Please give the data below again in full, exactly as it stands.

+ + + + + + +

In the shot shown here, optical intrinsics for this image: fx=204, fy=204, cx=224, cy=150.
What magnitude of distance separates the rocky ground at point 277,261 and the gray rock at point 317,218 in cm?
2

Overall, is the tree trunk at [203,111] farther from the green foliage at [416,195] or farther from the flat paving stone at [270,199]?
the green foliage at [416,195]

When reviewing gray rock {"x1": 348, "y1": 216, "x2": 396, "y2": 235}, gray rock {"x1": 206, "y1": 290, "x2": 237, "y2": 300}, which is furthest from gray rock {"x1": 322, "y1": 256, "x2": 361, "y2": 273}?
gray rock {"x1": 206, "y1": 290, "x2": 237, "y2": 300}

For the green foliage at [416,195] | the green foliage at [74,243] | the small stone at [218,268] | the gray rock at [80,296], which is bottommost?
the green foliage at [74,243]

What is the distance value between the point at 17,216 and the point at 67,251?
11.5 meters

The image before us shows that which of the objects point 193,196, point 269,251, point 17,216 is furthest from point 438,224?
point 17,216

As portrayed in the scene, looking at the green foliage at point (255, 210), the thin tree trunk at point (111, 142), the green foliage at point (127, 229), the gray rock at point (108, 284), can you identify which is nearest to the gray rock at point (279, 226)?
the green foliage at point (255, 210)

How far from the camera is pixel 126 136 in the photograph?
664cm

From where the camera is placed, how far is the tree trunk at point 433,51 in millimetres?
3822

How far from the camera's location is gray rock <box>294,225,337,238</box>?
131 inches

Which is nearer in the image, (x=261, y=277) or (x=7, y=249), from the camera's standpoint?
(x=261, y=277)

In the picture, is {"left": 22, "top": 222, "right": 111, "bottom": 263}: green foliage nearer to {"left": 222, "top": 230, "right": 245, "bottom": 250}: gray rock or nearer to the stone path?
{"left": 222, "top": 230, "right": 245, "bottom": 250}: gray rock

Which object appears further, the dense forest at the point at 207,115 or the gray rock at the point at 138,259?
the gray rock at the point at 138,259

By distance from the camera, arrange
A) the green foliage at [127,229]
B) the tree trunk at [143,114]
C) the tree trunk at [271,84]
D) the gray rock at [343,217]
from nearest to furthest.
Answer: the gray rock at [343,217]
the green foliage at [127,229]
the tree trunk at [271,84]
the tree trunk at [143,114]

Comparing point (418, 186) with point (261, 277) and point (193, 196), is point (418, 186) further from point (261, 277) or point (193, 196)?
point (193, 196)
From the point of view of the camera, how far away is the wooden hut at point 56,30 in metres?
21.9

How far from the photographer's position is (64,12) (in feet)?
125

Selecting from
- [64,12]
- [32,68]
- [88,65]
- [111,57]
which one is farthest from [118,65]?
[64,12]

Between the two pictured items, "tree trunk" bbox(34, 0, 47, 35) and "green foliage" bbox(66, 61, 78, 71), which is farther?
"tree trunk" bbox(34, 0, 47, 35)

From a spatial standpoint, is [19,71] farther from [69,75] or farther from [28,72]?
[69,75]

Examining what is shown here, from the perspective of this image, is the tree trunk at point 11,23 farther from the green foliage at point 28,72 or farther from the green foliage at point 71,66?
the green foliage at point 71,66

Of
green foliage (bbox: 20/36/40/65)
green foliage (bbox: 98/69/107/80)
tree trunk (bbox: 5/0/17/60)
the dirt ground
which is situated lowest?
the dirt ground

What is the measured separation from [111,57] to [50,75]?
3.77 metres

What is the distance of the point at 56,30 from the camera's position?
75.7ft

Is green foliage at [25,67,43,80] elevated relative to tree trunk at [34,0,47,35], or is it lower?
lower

+ + + + + + +

▶ **RESPONSE TO THIS TASK**
In the shot shown here, optical intrinsics for this image: fx=204, fy=204, cx=224, cy=150.
What magnitude of distance separates the rocky ground at point 277,261 and the gray rock at point 317,218 in cm?
2

Overall, is the tree trunk at [203,111] farther from the green foliage at [416,195] or farther from the flat paving stone at [270,199]?
the green foliage at [416,195]

When reviewing gray rock {"x1": 348, "y1": 216, "x2": 396, "y2": 235}, gray rock {"x1": 206, "y1": 290, "x2": 237, "y2": 300}, which is furthest from gray rock {"x1": 322, "y1": 256, "x2": 361, "y2": 273}?
gray rock {"x1": 206, "y1": 290, "x2": 237, "y2": 300}

For the green foliage at [416,195] | the green foliage at [74,243] | the small stone at [218,268] | the gray rock at [80,296], which is bottommost?
the green foliage at [74,243]

What is the distance value between the point at 17,216 and the point at 67,251?
11.5 meters

The image before us shows that which of the objects point 193,196, point 269,251, point 17,216 is furthest from point 438,224?
point 17,216

As portrayed in the scene, looking at the green foliage at point (255, 210), the thin tree trunk at point (111, 142), the green foliage at point (127, 229), the gray rock at point (108, 284), can you identify which is nearest to the gray rock at point (279, 226)?
the green foliage at point (255, 210)

How far from the camera is pixel 126 136 in the photograph?
664cm

From where the camera is placed, how far is the tree trunk at point 433,51 in millimetres?
3822

How far from the camera's location is gray rock <box>294,225,337,238</box>?
131 inches

Which is nearer in the image, (x=261, y=277) or (x=7, y=249), from the camera's standpoint?
(x=261, y=277)

In the picture, is {"left": 22, "top": 222, "right": 111, "bottom": 263}: green foliage nearer to {"left": 222, "top": 230, "right": 245, "bottom": 250}: gray rock or nearer to the stone path?
{"left": 222, "top": 230, "right": 245, "bottom": 250}: gray rock

Which object appears further, the dense forest at the point at 207,115 or the gray rock at the point at 138,259?
the gray rock at the point at 138,259

By distance from the camera, arrange
A) the green foliage at [127,229]
B) the tree trunk at [143,114]
C) the tree trunk at [271,84]
D) the gray rock at [343,217]
from nearest to furthest.
Answer: the gray rock at [343,217]
the green foliage at [127,229]
the tree trunk at [271,84]
the tree trunk at [143,114]

Comparing point (418, 186) with point (261, 277) and point (193, 196), is point (418, 186) further from point (261, 277) or point (193, 196)?
point (193, 196)
From the point of view of the camera, how far away is the wooden hut at point 56,30 in metres?
21.9

How far from the photographer's position is (64,12) (in feet)?
125

Selecting from
- [64,12]
- [32,68]
- [88,65]
- [111,57]
which one is farthest from [118,65]?
[64,12]

Between the two pictured items, "tree trunk" bbox(34, 0, 47, 35) and "green foliage" bbox(66, 61, 78, 71), which is farther?
"tree trunk" bbox(34, 0, 47, 35)

From a spatial standpoint, is [19,71] farther from [69,75] or farther from [28,72]?
[69,75]

Examining what is shown here, from the perspective of this image, is the tree trunk at point 11,23 farther from the green foliage at point 28,72 or farther from the green foliage at point 71,66?
the green foliage at point 71,66

Of
green foliage (bbox: 20/36/40/65)
green foliage (bbox: 98/69/107/80)
tree trunk (bbox: 5/0/17/60)
the dirt ground
which is situated lowest?
the dirt ground

What is the measured separation from [111,57] to [50,75]?
3.77 metres

What is the distance of the point at 56,30 from the camera's position?
75.7ft

Is green foliage at [25,67,43,80] elevated relative to tree trunk at [34,0,47,35], or is it lower?
lower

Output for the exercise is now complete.